» TEXT SHOWN
Paul: Right, so it's like, great. That's awesome, thanks Jaron. What we've come to is that like delivering impact and delivering an effective and impactful tool is so that people can forget about the drudgery of working in a content management system and actually work on communicating the message of the firm like that's why the RubyLaw platform has been so carefully developed. We've just in, kind of a few why questions, have gotten from we've made the system custom to helping you be more empowered to do what you need to do. Those are the kinds of things that you can start to extract from these kinds of conversations. Thanks, Jaron, that was excellent.

Jaron: Yeah, thank you, that was awesome. I had to write this down.

» RECORD SET

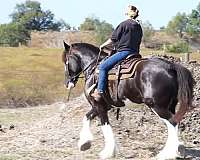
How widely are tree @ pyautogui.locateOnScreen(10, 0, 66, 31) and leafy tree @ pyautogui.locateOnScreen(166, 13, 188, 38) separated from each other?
2014 centimetres

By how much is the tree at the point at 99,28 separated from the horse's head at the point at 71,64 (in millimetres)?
54250

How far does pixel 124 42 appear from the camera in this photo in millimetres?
9789

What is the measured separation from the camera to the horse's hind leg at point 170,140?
9148 mm

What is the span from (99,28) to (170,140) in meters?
67.5

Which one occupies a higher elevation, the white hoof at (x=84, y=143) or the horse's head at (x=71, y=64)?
the horse's head at (x=71, y=64)

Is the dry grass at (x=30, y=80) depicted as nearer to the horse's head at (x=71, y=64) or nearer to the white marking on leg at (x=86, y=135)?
the horse's head at (x=71, y=64)

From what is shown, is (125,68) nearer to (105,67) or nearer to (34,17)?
(105,67)

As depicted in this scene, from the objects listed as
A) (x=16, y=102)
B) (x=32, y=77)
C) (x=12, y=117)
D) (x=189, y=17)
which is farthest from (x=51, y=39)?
(x=12, y=117)

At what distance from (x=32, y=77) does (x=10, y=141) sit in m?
18.4

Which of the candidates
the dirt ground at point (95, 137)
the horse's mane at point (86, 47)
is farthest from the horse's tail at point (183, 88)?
the horse's mane at point (86, 47)

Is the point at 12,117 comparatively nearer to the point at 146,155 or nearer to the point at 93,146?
the point at 93,146

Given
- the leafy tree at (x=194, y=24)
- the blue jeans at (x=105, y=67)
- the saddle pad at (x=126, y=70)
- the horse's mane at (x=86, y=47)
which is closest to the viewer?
the saddle pad at (x=126, y=70)

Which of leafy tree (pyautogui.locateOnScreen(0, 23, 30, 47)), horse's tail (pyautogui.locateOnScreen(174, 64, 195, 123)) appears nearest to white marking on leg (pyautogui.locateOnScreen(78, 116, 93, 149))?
horse's tail (pyautogui.locateOnScreen(174, 64, 195, 123))

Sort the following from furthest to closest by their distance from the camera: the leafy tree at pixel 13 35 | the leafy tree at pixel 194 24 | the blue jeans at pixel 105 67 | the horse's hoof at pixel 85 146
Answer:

» SET TASK A
Write out the exchange between Paul and Jaron word for word, in full.
» SET TASK B
Lay out the rows as a JSON list of strings with one string per line, starting at the line of the rows that contains "Which of leafy" and ending at the last line of the rows, both included. Leave out blank lines.
The rows are unrelated to the exchange between Paul and Jaron.

» FINAL ANSWER A
Paul: Right, so it's like, great. That's awesome, thanks Jaron. What we've come to is that like delivering impact and delivering an effective and impactful tool is so that people can forget about the drudgery of working in a content management system and actually work on communicating the message of the firm like that's why the RubyLaw platform has been so carefully developed. We've just in, kind of a few why questions, have gotten from we've made the system custom to helping you be more empowered to do what you need to do. Those are the kinds of things that you can start to extract from these kinds of conversations. Thanks, Jaron, that was excellent.

Jaron: Yeah, thank you, that was awesome. I had to write this down.

» FINAL ANSWER B
[
  "Which of leafy tree (pyautogui.locateOnScreen(0, 23, 30, 47)), horse's tail (pyautogui.locateOnScreen(174, 64, 195, 123)) appears nearest to white marking on leg (pyautogui.locateOnScreen(78, 116, 93, 149))?",
  "horse's tail (pyautogui.locateOnScreen(174, 64, 195, 123))",
  "Sort the following from furthest to closest by their distance from the camera: the leafy tree at pixel 13 35 | the leafy tree at pixel 194 24 | the blue jeans at pixel 105 67 | the horse's hoof at pixel 85 146",
  "Answer:"
]